05 - Model construction#
In ReMKiT1D, terms live in Models, which enclose connected contributions to various equations being solved, as well as any model-bound data - data accessible by default only to the terms enclosed in the relevant model.
In this tutorial we examine how models are constructed, and in particular:
Adding terms to models,
ddtcomponents andTermCollectionsModelpropertiesModelboundDataand using modelbound variables inMatrixTermsModelCollectionsand applying filters to models
[1]:
from RMK_support import Grid, Variable, Model, VarlikeModelboundData, DiagonalStencil, ModelCollection, node, varFromNode
import numpy as np
[2]:
grid = Grid(xGrid = 0.1 * np.ones(16),
interpretXGridAsWidths = True,
vGrid = 0.1 * np.ones(8),
interpretVGridAsWidths = True,
lMax = 3,
)
a,b,c = (Variable(name,grid,data=(i+1)*np.ones(16)) for i,name in enumerate(["a","b","c"]))
The main component of a Model are the ddt entries, representing additive collections of terms that the model contributes to the evolution of individual variables.
For user convenience, ddt is indexed using the evolved variable, and this enables the quick construction of models by defining terms inline and adding them.
Quick note about the diagonal stencil#
Here we will use the built-in DiagonalStencil, which we’ve already used in the previous tutorial.
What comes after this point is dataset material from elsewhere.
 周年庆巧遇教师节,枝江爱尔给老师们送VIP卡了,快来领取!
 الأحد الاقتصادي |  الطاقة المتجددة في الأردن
However, we will look at slightly more involved terms, so it’s useful to go over what the stencil does exactly.
If the column variable (the implicit variable of the term) lives on the same grid as the evolved (row) variable of the term (the one on which we use to index
ddt) it simply uses the values of the column variables as they are.If the row and column variables live on different grids, the column variables will be interpolated onto the grid that the evolved (row) variable lives on.
[3]:
newModel = Model("model") # Name of the model
diag = DiagonalStencil()
# inline addition of terms to the term collection ddt[a] and renaming them
newModel.ddt[a] += 2*diag(b).rename("term1") - 0.1*diag(b*c).rename("term2")
newModel.ddt[b] += 2*diag(c).rename("term3") - diag(a*b).rename("term4")
Following the above points about the DiagonalStencil, in term2 above b*c will be projected onto the grid a lives on, and are assumed to both live on the same grid.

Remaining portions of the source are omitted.